I’m not Indian. I never have been. That much is obvious to people in India, who found me so obviously foreign that they didn’t even imagine I could have an Indian name. But it seems less obvious to people here in my homelands – the only places that have ever been mine – who are now being told to set up a distinction between themselves as “white” and me as “non-white” (or worse, a “person of colour”), and therefore mark me as no longer one of them. My culture, which also raised the other Asian-Canadian kids I grew up with, is not the culture of ADOS, just as it is not the culture of Québec francophones or of non-English-speaking immigrant enclaves; I generally refer to it as “mainstream” Canadian or North American culture to indicate its difference from such other rich cultures that share this continent. Maybe “mainstream” is not the best term – anglophone also covers most of it, except its difference from ADOS – but if you call this multiracial culture white (and me not), you are telling me I don’t really belong in the only culture that has ever been mine.

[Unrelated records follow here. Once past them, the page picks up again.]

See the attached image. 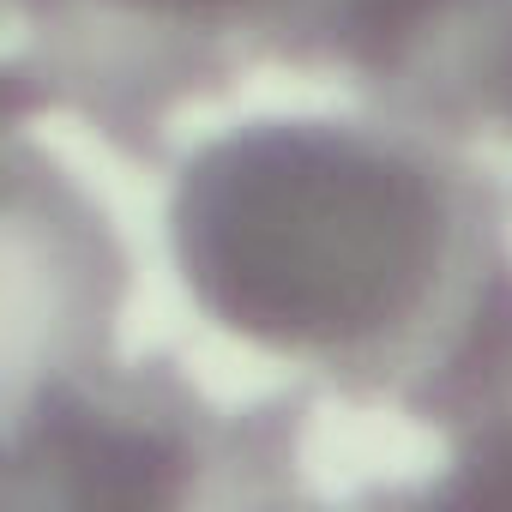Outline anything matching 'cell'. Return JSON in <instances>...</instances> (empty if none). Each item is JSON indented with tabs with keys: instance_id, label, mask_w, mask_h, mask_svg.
<instances>
[{
	"instance_id": "cell-1",
	"label": "cell",
	"mask_w": 512,
	"mask_h": 512,
	"mask_svg": "<svg viewBox=\"0 0 512 512\" xmlns=\"http://www.w3.org/2000/svg\"><path fill=\"white\" fill-rule=\"evenodd\" d=\"M169 260L229 338L344 386H422L434 320L476 314L500 253L494 187L416 127L247 121L169 181Z\"/></svg>"
},
{
	"instance_id": "cell-2",
	"label": "cell",
	"mask_w": 512,
	"mask_h": 512,
	"mask_svg": "<svg viewBox=\"0 0 512 512\" xmlns=\"http://www.w3.org/2000/svg\"><path fill=\"white\" fill-rule=\"evenodd\" d=\"M199 398L151 362L145 374H55L13 428V506H175L205 464Z\"/></svg>"
},
{
	"instance_id": "cell-3",
	"label": "cell",
	"mask_w": 512,
	"mask_h": 512,
	"mask_svg": "<svg viewBox=\"0 0 512 512\" xmlns=\"http://www.w3.org/2000/svg\"><path fill=\"white\" fill-rule=\"evenodd\" d=\"M410 410L452 428V482H440V500L512 506V266L488 278L452 350L410 386Z\"/></svg>"
},
{
	"instance_id": "cell-4",
	"label": "cell",
	"mask_w": 512,
	"mask_h": 512,
	"mask_svg": "<svg viewBox=\"0 0 512 512\" xmlns=\"http://www.w3.org/2000/svg\"><path fill=\"white\" fill-rule=\"evenodd\" d=\"M97 19L145 31L163 43L181 91L223 85L241 55H278L296 67H332L344 0H79Z\"/></svg>"
},
{
	"instance_id": "cell-5",
	"label": "cell",
	"mask_w": 512,
	"mask_h": 512,
	"mask_svg": "<svg viewBox=\"0 0 512 512\" xmlns=\"http://www.w3.org/2000/svg\"><path fill=\"white\" fill-rule=\"evenodd\" d=\"M506 127H512V115H506Z\"/></svg>"
}]
</instances>
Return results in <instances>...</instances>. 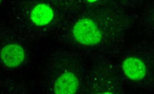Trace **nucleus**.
I'll use <instances>...</instances> for the list:
<instances>
[{"label": "nucleus", "mask_w": 154, "mask_h": 94, "mask_svg": "<svg viewBox=\"0 0 154 94\" xmlns=\"http://www.w3.org/2000/svg\"><path fill=\"white\" fill-rule=\"evenodd\" d=\"M98 1V0H86V2H88L89 3H93Z\"/></svg>", "instance_id": "nucleus-6"}, {"label": "nucleus", "mask_w": 154, "mask_h": 94, "mask_svg": "<svg viewBox=\"0 0 154 94\" xmlns=\"http://www.w3.org/2000/svg\"><path fill=\"white\" fill-rule=\"evenodd\" d=\"M72 33L77 42L88 46L98 44L102 38L101 32L97 25L92 20L87 18L80 19L75 24Z\"/></svg>", "instance_id": "nucleus-1"}, {"label": "nucleus", "mask_w": 154, "mask_h": 94, "mask_svg": "<svg viewBox=\"0 0 154 94\" xmlns=\"http://www.w3.org/2000/svg\"><path fill=\"white\" fill-rule=\"evenodd\" d=\"M122 69L126 76L133 80L142 79L146 73V68L144 62L134 57L127 58L124 61Z\"/></svg>", "instance_id": "nucleus-4"}, {"label": "nucleus", "mask_w": 154, "mask_h": 94, "mask_svg": "<svg viewBox=\"0 0 154 94\" xmlns=\"http://www.w3.org/2000/svg\"><path fill=\"white\" fill-rule=\"evenodd\" d=\"M103 94H112V93H110V92H106V93H104Z\"/></svg>", "instance_id": "nucleus-7"}, {"label": "nucleus", "mask_w": 154, "mask_h": 94, "mask_svg": "<svg viewBox=\"0 0 154 94\" xmlns=\"http://www.w3.org/2000/svg\"><path fill=\"white\" fill-rule=\"evenodd\" d=\"M2 0H0V2H1V3H2Z\"/></svg>", "instance_id": "nucleus-8"}, {"label": "nucleus", "mask_w": 154, "mask_h": 94, "mask_svg": "<svg viewBox=\"0 0 154 94\" xmlns=\"http://www.w3.org/2000/svg\"><path fill=\"white\" fill-rule=\"evenodd\" d=\"M54 17V11L51 6L45 3L37 5L30 13L31 21L38 26H43L50 23Z\"/></svg>", "instance_id": "nucleus-5"}, {"label": "nucleus", "mask_w": 154, "mask_h": 94, "mask_svg": "<svg viewBox=\"0 0 154 94\" xmlns=\"http://www.w3.org/2000/svg\"><path fill=\"white\" fill-rule=\"evenodd\" d=\"M2 60L7 67H16L24 61L25 52L21 45L11 43L4 46L1 52Z\"/></svg>", "instance_id": "nucleus-2"}, {"label": "nucleus", "mask_w": 154, "mask_h": 94, "mask_svg": "<svg viewBox=\"0 0 154 94\" xmlns=\"http://www.w3.org/2000/svg\"><path fill=\"white\" fill-rule=\"evenodd\" d=\"M77 77L71 72L62 74L57 80L54 86V91L56 94H74L79 87Z\"/></svg>", "instance_id": "nucleus-3"}]
</instances>
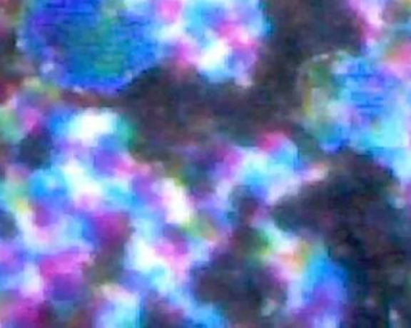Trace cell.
Here are the masks:
<instances>
[{
	"instance_id": "obj_1",
	"label": "cell",
	"mask_w": 411,
	"mask_h": 328,
	"mask_svg": "<svg viewBox=\"0 0 411 328\" xmlns=\"http://www.w3.org/2000/svg\"><path fill=\"white\" fill-rule=\"evenodd\" d=\"M154 191L170 224L184 226L193 220L194 205L181 184L171 178H164L154 183Z\"/></svg>"
},
{
	"instance_id": "obj_2",
	"label": "cell",
	"mask_w": 411,
	"mask_h": 328,
	"mask_svg": "<svg viewBox=\"0 0 411 328\" xmlns=\"http://www.w3.org/2000/svg\"><path fill=\"white\" fill-rule=\"evenodd\" d=\"M103 292L113 308L107 314L103 324L116 327H136L140 324L141 298L136 292L112 284L103 287Z\"/></svg>"
},
{
	"instance_id": "obj_3",
	"label": "cell",
	"mask_w": 411,
	"mask_h": 328,
	"mask_svg": "<svg viewBox=\"0 0 411 328\" xmlns=\"http://www.w3.org/2000/svg\"><path fill=\"white\" fill-rule=\"evenodd\" d=\"M230 52L228 41L217 40L195 56V64L205 75L215 76L226 68Z\"/></svg>"
},
{
	"instance_id": "obj_4",
	"label": "cell",
	"mask_w": 411,
	"mask_h": 328,
	"mask_svg": "<svg viewBox=\"0 0 411 328\" xmlns=\"http://www.w3.org/2000/svg\"><path fill=\"white\" fill-rule=\"evenodd\" d=\"M50 142L44 135H31L21 145L22 160L31 168H40L50 159Z\"/></svg>"
}]
</instances>
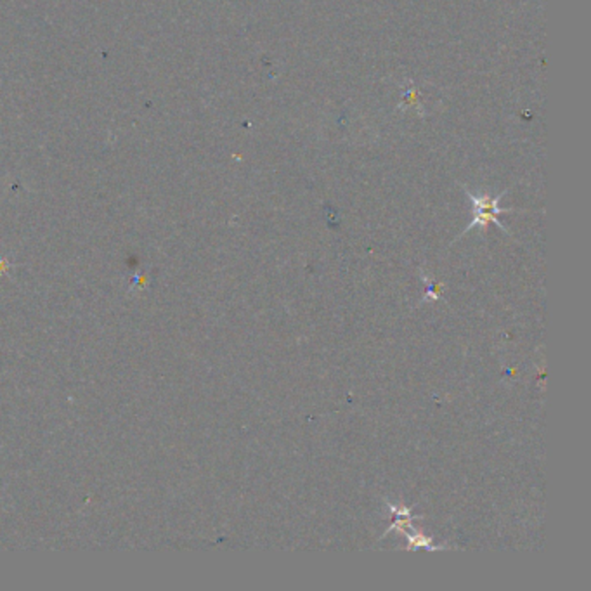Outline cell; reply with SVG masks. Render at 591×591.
I'll use <instances>...</instances> for the list:
<instances>
[{"instance_id":"6da1fadb","label":"cell","mask_w":591,"mask_h":591,"mask_svg":"<svg viewBox=\"0 0 591 591\" xmlns=\"http://www.w3.org/2000/svg\"><path fill=\"white\" fill-rule=\"evenodd\" d=\"M463 191H465V194L470 198L472 205H474V219H472V222L468 224L467 227H465V231H461V234L456 237V240H460L461 236H465V234H467L468 231L474 229V227H480V229L485 231L489 224H494V226L500 227V229L503 231L505 234L511 236L510 231H508L507 227H505L503 224L500 222V219H498V216H501V213L515 212V208H501L500 207L501 198H503L505 194L508 193V189H505L503 193L496 194V196H493V194H487V193L475 194V193H472V191L468 189L467 186H463Z\"/></svg>"},{"instance_id":"7a4b0ae2","label":"cell","mask_w":591,"mask_h":591,"mask_svg":"<svg viewBox=\"0 0 591 591\" xmlns=\"http://www.w3.org/2000/svg\"><path fill=\"white\" fill-rule=\"evenodd\" d=\"M402 534H404L406 540H408V544L402 548L404 551H416V550H420V548H424V550L427 551L449 550L448 544H434V537L425 536V534L421 533V529L413 527V524L409 527H406V529L402 531Z\"/></svg>"},{"instance_id":"3957f363","label":"cell","mask_w":591,"mask_h":591,"mask_svg":"<svg viewBox=\"0 0 591 591\" xmlns=\"http://www.w3.org/2000/svg\"><path fill=\"white\" fill-rule=\"evenodd\" d=\"M420 276L421 279L425 281V285H427V292H425L424 300L421 302H435V300H441L442 299V288H444V285L442 283L434 281L430 276H427V274L424 273V270H420Z\"/></svg>"},{"instance_id":"277c9868","label":"cell","mask_w":591,"mask_h":591,"mask_svg":"<svg viewBox=\"0 0 591 591\" xmlns=\"http://www.w3.org/2000/svg\"><path fill=\"white\" fill-rule=\"evenodd\" d=\"M385 505H387L389 511H391L392 520H395V518H413V520H421V518H425V515H413L411 508L406 507L402 501H399L397 505L391 503V501H385Z\"/></svg>"}]
</instances>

Now while many of my Indian family are Hindu nationalists (and sometimes outright rednecked in their prejudices in a way I’ve never seen in my Canadian family), they’ve fortunately never tried to ask me to support those causes that I despise. I imagine they’d already got the hint from my Marxist father, who was as staunch a foe of Hindu nationalism as you’ll ever find. But there have still been Hindu nationalists online who have looked at my name and expected that I should be a supporter of their cause, outraged to find that I would defend scholarship they didn’t like. First they sent me private emails calling me “fellow Indian” in the hopes that I would sign on to their cancel culture, and when that didn’t work they called me a “sepoy in training”. They have a lot in common with the canvasser in “The House Of Orange”.

And so I feel a powerful kinship with the song’s narrator, who defies the canvasser’s wish that he support his ancestors’ murderous civil war. He knows, as I do, that he is not his ancestors, and they do not define him. My ancestors – both the white and the Indian, mind you – have helped make me who I am, but a far greater role has been played by my world, this world, the mainstream North American world where I come from and where I will always belong.

I am an immigrant, yes – from Canada to the United States. I absolutely feel the conflicts that most immigrants do, about belonging to two different worlds – but they’re conflicts between those two worlds, the Canadian and the American, in a way that the Ugly Canadians make unusually painful right now. It’s not about India – or for that matter about Scotland, for that rare breed who can imagine that one’s white ancestry might actually matter.

For that reason, I felt a similar resonant spark when the Muscogee professor Joey Miller described the land-based nature of Native American philosophies – in part because the two places I come from are not that far apart from each other, despite crossing an international boundary. I am of Northeastern North America, the land stretching from the Laurentian basin to the Eastern Seaboard, from Montréal to New York, the land containing both my native Kingston and my adopted home of Somerville, the land where I have spent all but a small few of my fifty years. One way or another I come from here, from northeastern North America, and its flora and fauna and seasons – as people of indigenous ancestry did before there was a border, as they still do. This continent is my place, my only place, as it is for Miller. I have complex and conflicted feelings about my Canadian and American identities, for sure – but I can still say, with all my heart, that I have given that heart to the place I was born.